Document section:
* * * * *

These are the hyperparameters that we're using. They are very arbitrary, and because our implementation of PPO is slow and we didn't have enough time to find ideal hyperparameters.

In [None]:
input_size = 3
action_size = 1

loss_function = surrogate_loss
log_std = .01
learning_rate=1e-3
gamma = .99

total_timesteps = 100000
batch_size = 10
trajectory_length = 100
train_iterations = total_timesteps // (batch_size * trajectory_length)
log_interval = train_iterations // 2 # this lets us visualize the value function at the beginning, middle and end of the training

## Training the Agent

Now, we can create the PPO agent and start training it. This will take a while, especially as the loss function becomes more complex.

In [None]:
agent = PPOAgent(input_size=input_size, output_size=action_size, log_std=log_std, num_trajectories=batch_size, trajectory_length=trajectory_length, learning_rate=learning_rate)

agent.train(env=env, max_iterations=train_iterations, log_interval=log_interval)

Now that the agent is trained, we can plot the reward-to-go and loss during the agent's training. The x-axis of each plot represents the iteration that the PPO algorithm was on, not the timestep in the environment.

In [None]:
iterations = np.arange(train_iterations)
plt.plot(iterations, agent.rewards)
plt.xlabel('Iteration')
plt.ylabel('Reward to Go')
plt.title('Reward to Go vs. Iteration')
plt.show()

In [None]:
plt.plot(iterations, agent.losses)
plt.xlabel('Iteration')
plt.ylabel('Loss')
plt.title('Loss vs. Iteration')
plt.show()

* * * * *

Source material:

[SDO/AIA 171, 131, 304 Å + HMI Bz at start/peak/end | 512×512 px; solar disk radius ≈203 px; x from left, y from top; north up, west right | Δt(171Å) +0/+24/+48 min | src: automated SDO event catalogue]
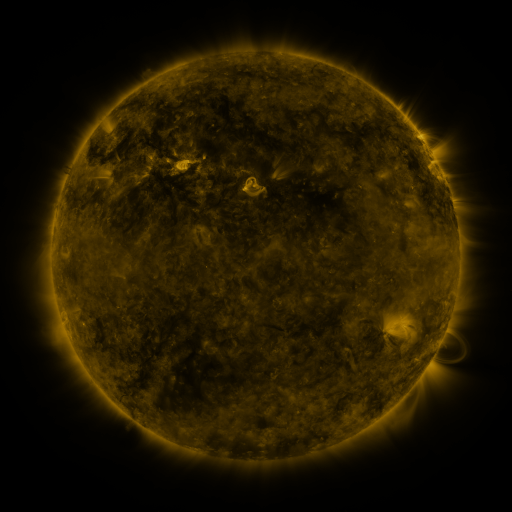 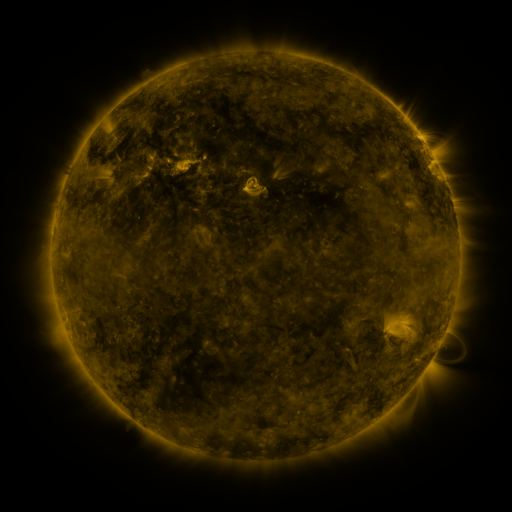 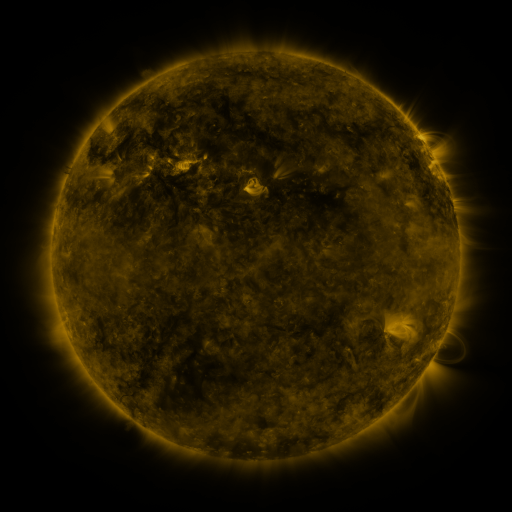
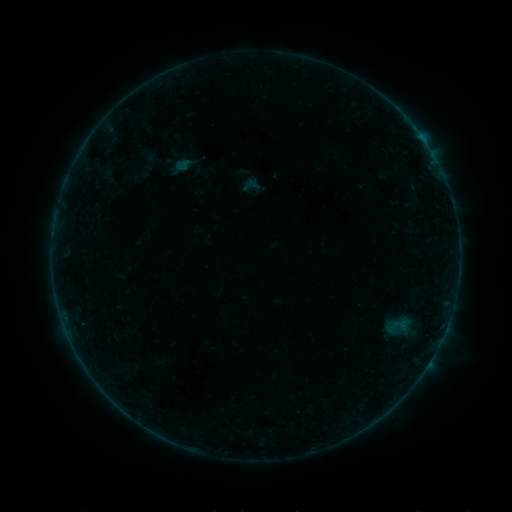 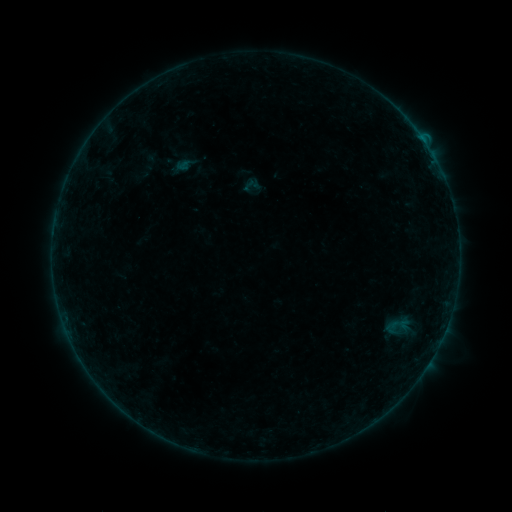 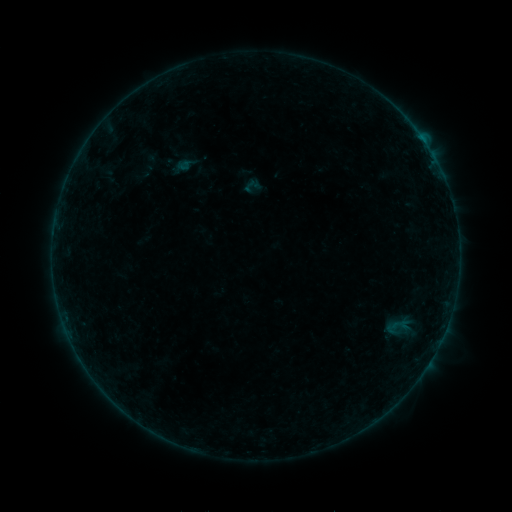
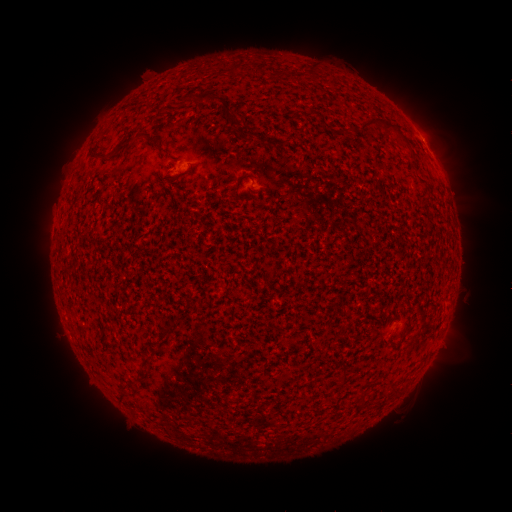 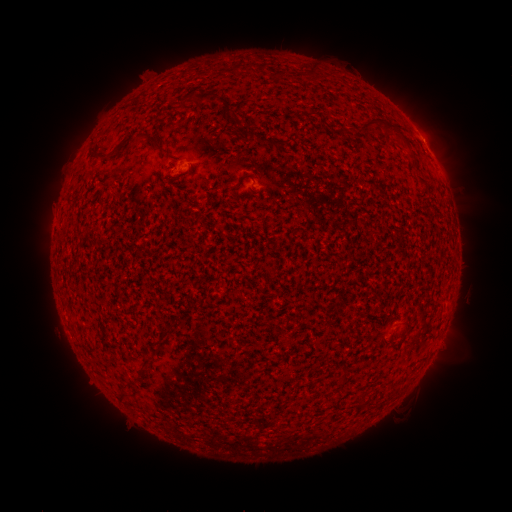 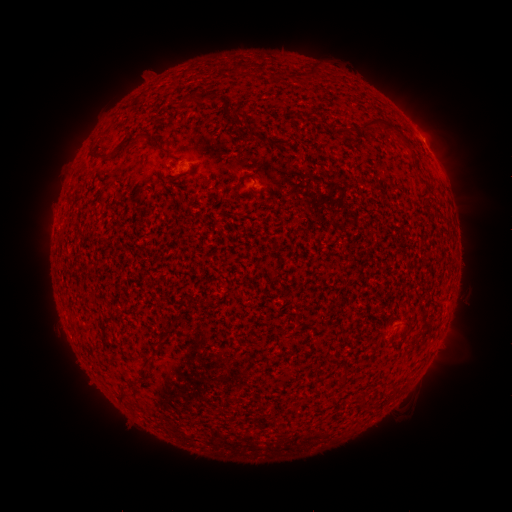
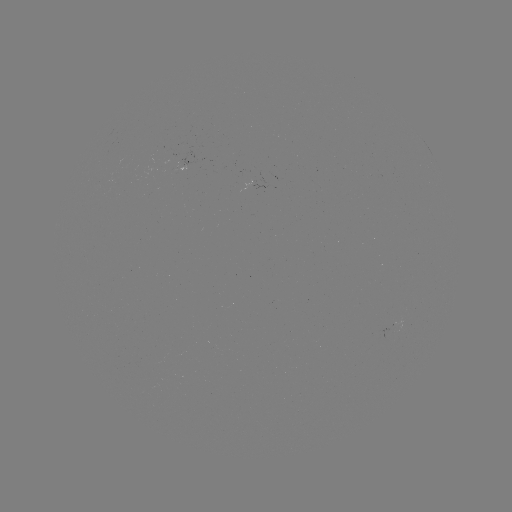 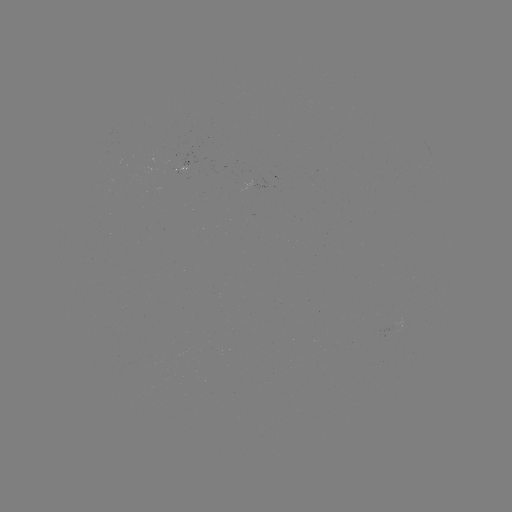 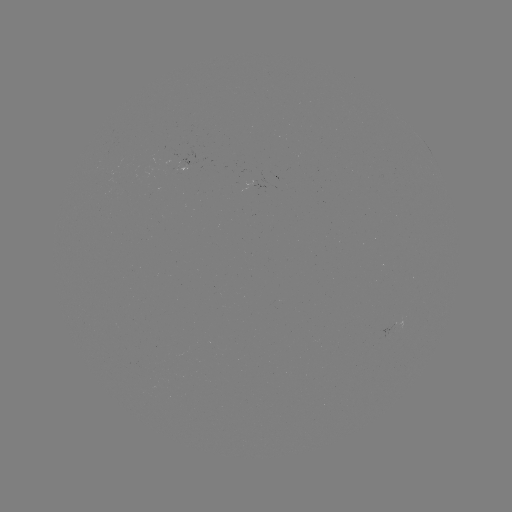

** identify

* * * * *

Stated goal 1:
In the PPO notebook excerpt, what does the x-axis of each plot represent?
Stated goal 2:
Render this sentence from the PPO notebook excerpt in Spanish: "Now, we can create the PPO agent and start training it."
Stated goal 3:
From the PPO notebook excerpt, reproduce the stretch from "log_interval = train_iterations" through "in the environment.".

Task output 1:
The iteration that the PPO algorithm was on, not the timestep in the environment.

Task output 2:
Ahora podemos crear el agente de PPO y empezar a entrenarlo.

Task output 3:
log_interval = train_iterations // 2 # this lets us visualize the value function at the beginning, middle and end of the training

## Training the Agent

Now, we can create the PPO agent and start training it. This will take a while, especially as the loss function becomes more complex.

In [None]:
agent = PPOAgent(input_size=input_size, output_size=action_size, log_std=log_std, num_trajectories=batch_size, trajectory_length=trajectory_length, learning_rate=learning_rate)

agent.train(env=env, max_iterations=train_iterations, log_interval=log_interval)

Now that the agent is trained, we can plot the reward-to-go and loss during the agent's training. The x-axis of each plot represents the iteration that the PPO algorithm was on, not the timestep in the environment.